# Set task
Convert the material below into a two-column CSV with the headers input and output, one row per entry, with the entry's text under input and its answer under output. Put each field in double quotes, replace line breaks with spaces, and leave out the pictures.

# Materials provided

/---

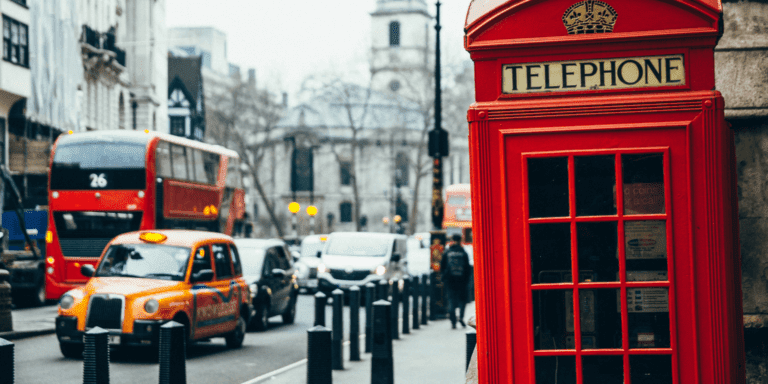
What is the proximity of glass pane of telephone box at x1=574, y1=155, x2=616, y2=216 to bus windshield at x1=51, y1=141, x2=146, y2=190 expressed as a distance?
16327 mm

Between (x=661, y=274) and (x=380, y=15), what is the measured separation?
92509mm

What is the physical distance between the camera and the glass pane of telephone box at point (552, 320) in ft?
14.0

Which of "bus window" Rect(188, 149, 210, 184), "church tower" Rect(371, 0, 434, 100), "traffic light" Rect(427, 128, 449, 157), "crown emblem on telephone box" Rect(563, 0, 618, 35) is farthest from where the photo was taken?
"church tower" Rect(371, 0, 434, 100)

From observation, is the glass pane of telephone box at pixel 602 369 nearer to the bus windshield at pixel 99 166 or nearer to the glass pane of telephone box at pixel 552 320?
the glass pane of telephone box at pixel 552 320

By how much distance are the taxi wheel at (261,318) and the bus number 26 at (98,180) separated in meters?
5.80

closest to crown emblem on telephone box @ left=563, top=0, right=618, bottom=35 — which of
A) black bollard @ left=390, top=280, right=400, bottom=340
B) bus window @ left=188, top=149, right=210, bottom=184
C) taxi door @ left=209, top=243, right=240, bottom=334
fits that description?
taxi door @ left=209, top=243, right=240, bottom=334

\---

# Output for this task
input,output
"What is the proximity of glass pane of telephone box at x1=574, y1=155, x2=616, y2=216 to bus windshield at x1=51, y1=141, x2=146, y2=190 expressed as a distance?","16327 mm"
"Between (x=661, y=274) and (x=380, y=15), what is the measured separation?","92509mm"
"What is the physical distance between the camera and the glass pane of telephone box at point (552, 320) in ft?","14.0"
"Which of ""bus window"" Rect(188, 149, 210, 184), ""church tower"" Rect(371, 0, 434, 100), ""traffic light"" Rect(427, 128, 449, 157), ""crown emblem on telephone box"" Rect(563, 0, 618, 35) is farthest from where the photo was taken?","""church tower"" Rect(371, 0, 434, 100)"
"From observation, is the glass pane of telephone box at pixel 602 369 nearer to the bus windshield at pixel 99 166 or nearer to the glass pane of telephone box at pixel 552 320?","the glass pane of telephone box at pixel 552 320"
"By how much distance are the taxi wheel at (261,318) and the bus number 26 at (98,180) separated in meters?","5.80"
"closest to crown emblem on telephone box @ left=563, top=0, right=618, bottom=35 — which of A) black bollard @ left=390, top=280, right=400, bottom=340 B) bus window @ left=188, top=149, right=210, bottom=184 C) taxi door @ left=209, top=243, right=240, bottom=334 fits that description?","taxi door @ left=209, top=243, right=240, bottom=334"